**Exercise details**
In the data that follows, find the line containing "From the things listed as"; then quote that line and every line after it, exactly, through the last one.

**Information provided**
━━━

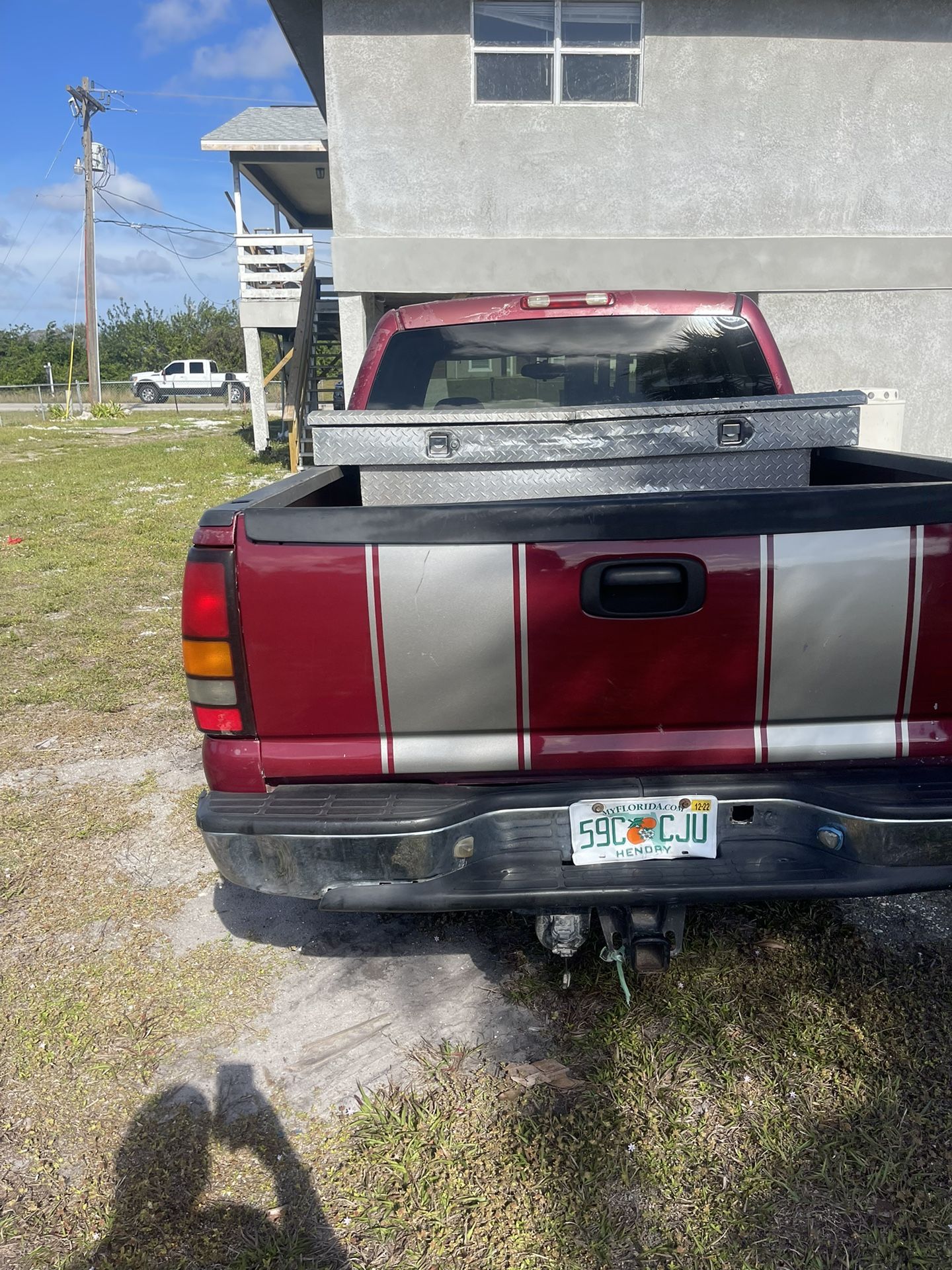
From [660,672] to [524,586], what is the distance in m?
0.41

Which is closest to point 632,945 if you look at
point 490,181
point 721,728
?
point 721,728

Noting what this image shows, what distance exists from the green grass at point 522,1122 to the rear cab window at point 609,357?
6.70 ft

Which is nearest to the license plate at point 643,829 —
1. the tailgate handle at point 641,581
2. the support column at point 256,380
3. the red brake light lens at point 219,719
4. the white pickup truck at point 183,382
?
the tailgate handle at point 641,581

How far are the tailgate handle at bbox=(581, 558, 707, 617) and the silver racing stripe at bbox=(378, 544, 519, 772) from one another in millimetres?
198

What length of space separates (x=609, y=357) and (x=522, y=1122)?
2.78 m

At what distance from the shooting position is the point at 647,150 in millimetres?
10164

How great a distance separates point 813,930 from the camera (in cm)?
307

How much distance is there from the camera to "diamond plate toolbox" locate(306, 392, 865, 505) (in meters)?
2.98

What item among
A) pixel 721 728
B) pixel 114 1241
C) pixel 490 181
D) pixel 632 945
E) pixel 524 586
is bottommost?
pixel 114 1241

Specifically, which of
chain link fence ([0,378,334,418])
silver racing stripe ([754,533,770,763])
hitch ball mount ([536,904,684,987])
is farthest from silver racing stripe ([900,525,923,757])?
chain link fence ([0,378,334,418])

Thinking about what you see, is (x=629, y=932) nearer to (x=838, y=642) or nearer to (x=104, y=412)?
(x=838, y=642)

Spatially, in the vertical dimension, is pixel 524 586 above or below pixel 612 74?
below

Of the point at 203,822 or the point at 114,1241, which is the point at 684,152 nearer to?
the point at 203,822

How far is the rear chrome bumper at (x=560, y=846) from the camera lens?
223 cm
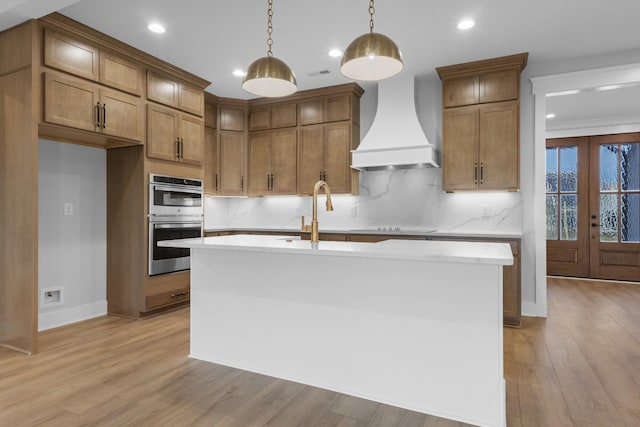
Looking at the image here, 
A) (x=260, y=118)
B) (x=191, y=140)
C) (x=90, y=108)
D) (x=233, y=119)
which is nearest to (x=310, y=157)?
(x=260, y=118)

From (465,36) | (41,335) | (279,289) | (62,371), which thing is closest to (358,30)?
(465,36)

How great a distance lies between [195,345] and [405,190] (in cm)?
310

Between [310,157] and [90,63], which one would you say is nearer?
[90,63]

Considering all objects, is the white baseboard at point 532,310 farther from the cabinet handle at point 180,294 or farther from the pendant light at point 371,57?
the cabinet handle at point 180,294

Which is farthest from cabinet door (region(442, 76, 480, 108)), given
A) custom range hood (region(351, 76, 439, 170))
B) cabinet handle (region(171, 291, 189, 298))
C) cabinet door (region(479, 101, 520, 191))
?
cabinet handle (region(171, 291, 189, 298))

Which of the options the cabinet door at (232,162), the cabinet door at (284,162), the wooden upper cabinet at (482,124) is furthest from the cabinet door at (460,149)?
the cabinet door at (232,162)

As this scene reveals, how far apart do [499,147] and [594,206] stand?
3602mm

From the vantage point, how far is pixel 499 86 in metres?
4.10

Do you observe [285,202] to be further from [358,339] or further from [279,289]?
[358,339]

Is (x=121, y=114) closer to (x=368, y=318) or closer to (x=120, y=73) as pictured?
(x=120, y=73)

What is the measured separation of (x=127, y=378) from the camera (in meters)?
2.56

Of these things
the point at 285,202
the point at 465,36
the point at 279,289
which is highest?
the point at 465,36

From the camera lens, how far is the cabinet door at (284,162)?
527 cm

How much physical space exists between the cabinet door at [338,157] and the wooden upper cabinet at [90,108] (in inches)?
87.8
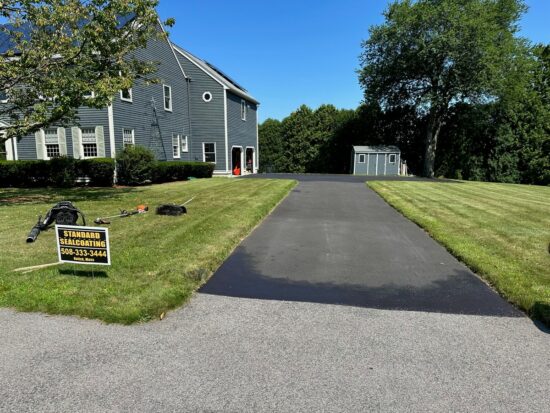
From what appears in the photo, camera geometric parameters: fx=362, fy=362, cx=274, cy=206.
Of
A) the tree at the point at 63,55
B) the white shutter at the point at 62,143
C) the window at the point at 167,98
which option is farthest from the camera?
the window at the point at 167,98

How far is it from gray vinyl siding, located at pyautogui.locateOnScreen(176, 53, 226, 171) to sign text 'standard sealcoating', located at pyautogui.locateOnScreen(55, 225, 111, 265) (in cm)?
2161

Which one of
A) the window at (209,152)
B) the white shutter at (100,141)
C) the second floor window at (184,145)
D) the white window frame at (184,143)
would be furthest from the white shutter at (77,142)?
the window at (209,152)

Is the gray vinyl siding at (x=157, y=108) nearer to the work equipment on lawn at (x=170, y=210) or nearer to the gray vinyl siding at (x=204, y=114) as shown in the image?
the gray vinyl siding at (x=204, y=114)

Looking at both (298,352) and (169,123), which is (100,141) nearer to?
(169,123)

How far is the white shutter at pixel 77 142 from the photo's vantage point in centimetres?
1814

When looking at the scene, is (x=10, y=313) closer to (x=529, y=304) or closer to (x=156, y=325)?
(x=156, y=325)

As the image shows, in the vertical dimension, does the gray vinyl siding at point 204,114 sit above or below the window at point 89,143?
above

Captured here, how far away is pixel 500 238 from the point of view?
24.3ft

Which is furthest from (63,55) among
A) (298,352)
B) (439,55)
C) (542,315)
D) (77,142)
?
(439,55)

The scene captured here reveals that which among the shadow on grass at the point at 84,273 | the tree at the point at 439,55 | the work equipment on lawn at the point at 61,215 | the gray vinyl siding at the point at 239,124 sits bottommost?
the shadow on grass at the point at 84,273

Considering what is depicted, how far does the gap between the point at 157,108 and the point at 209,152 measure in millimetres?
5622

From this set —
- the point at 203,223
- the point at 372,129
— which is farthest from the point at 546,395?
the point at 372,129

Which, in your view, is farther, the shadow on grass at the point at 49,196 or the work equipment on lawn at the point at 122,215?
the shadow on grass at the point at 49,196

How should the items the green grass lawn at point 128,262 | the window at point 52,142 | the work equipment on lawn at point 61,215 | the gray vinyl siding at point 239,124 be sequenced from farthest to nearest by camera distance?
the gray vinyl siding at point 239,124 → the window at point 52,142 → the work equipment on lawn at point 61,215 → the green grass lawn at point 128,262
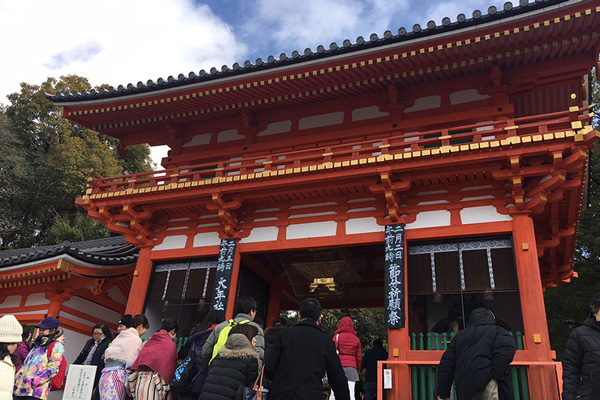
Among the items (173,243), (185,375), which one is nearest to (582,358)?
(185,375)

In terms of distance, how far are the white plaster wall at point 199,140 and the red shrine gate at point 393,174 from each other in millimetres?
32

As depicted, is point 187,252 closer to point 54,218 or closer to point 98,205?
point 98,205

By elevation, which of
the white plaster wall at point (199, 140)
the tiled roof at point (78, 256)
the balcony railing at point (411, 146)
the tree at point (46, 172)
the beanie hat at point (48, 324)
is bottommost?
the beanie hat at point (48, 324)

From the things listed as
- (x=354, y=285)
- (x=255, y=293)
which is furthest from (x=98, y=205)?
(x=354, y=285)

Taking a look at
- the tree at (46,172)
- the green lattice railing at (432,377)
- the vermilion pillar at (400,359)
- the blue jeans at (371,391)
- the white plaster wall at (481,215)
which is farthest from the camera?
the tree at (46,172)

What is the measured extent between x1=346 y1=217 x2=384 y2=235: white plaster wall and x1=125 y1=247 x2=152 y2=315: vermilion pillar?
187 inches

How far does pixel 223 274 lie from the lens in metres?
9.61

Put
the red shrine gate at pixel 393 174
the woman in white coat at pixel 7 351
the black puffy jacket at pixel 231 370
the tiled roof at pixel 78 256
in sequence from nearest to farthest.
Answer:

━━━

**Completed task**
From the things listed as
- (x=354, y=285)
- (x=255, y=293)
which is furthest from (x=98, y=205)?
(x=354, y=285)

Taking a look at
- the tree at (46,172)
- the green lattice railing at (432,377)
- the vermilion pillar at (400,359)
- the blue jeans at (371,391)
- the white plaster wall at (481,215)
which is farthest from the camera?
the tree at (46,172)

What is the measured extent between x1=346 y1=217 x2=384 y2=235: white plaster wall and x1=125 y1=247 x2=152 y2=315: vermilion pillar?
187 inches

How far does pixel 223 274 lie from the lens in metres?
9.61

Put
the red shrine gate at pixel 393 174
the woman in white coat at pixel 7 351
the black puffy jacket at pixel 231 370
the tiled roof at pixel 78 256
in sequence from nearest to farthest.
Answer:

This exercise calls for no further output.